Saviez-vous qu’autrefois, les statues romaines de marbre blanc étaient éclatantes de couleurs ? Que les ateliers de copie fleurissaient dans l’Empire romain pour imiter les maîtres grecs ?
Les Lyonnais·es apprendront tout cela et bien plus en visitant la nouvelle exposition C’est canon ! L’art chez les Romains du musée Lugdunum. Célébrant par la même occasion les 50 ans de l’institution, celle-ci se penche sur le rapport des Romains à l’art en faisant dialoguer le réalisme théâtral de statues antiques avec l’architecture brutaliste du bâtiment.
Dans une scénographie colorée, le visiteur découvre la place de l’artiste dans la société romaine et comment l’art grec y devint un canon artistique absolu. Importées puis copiées dans des ateliers en Italie, les statues grecques emplissent les hauts lieux de l’Empire, représentés au 1/400e sur une vaste maquette de la Rome antique en cuivre recouverte d’or.

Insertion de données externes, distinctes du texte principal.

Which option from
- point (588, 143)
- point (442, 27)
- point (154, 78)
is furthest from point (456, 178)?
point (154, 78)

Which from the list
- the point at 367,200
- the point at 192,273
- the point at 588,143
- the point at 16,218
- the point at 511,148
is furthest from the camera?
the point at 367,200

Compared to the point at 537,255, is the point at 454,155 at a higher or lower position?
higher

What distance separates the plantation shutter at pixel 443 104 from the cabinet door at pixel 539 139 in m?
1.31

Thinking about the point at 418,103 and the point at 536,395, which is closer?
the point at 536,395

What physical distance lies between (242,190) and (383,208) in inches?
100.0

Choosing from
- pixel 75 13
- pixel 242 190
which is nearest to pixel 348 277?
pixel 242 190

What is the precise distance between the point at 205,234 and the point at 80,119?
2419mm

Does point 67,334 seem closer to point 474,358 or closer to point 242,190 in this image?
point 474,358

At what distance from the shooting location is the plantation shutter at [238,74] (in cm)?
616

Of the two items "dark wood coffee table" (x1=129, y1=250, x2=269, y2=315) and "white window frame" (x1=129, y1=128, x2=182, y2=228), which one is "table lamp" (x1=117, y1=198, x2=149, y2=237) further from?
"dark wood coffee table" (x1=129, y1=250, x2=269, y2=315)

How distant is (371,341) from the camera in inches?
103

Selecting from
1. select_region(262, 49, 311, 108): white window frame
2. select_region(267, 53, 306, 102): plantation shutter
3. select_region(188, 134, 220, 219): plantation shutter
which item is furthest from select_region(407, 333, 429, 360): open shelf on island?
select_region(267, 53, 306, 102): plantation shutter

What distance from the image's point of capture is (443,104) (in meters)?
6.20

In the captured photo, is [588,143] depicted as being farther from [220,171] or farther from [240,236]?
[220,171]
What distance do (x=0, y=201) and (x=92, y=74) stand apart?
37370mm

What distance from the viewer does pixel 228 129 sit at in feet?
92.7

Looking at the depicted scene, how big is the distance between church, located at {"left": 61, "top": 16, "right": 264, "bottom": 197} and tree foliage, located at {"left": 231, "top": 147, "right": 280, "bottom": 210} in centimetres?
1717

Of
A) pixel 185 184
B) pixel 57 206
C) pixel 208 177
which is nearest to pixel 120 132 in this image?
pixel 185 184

Montrées pour la première fois au public, quinze plaques de cette œuvre de l’architecte Paul Bigot et de la maison d’orfèvrerie Christofle ont été restaurées pour l’occasion. Des boutons permettront aux enfants d’y identifier les grands lieux d’exposition, comme le Panthéon ou le Champ de Mars, et des écrans interactifs de découvrir les statues qu’on pouvait y admirer.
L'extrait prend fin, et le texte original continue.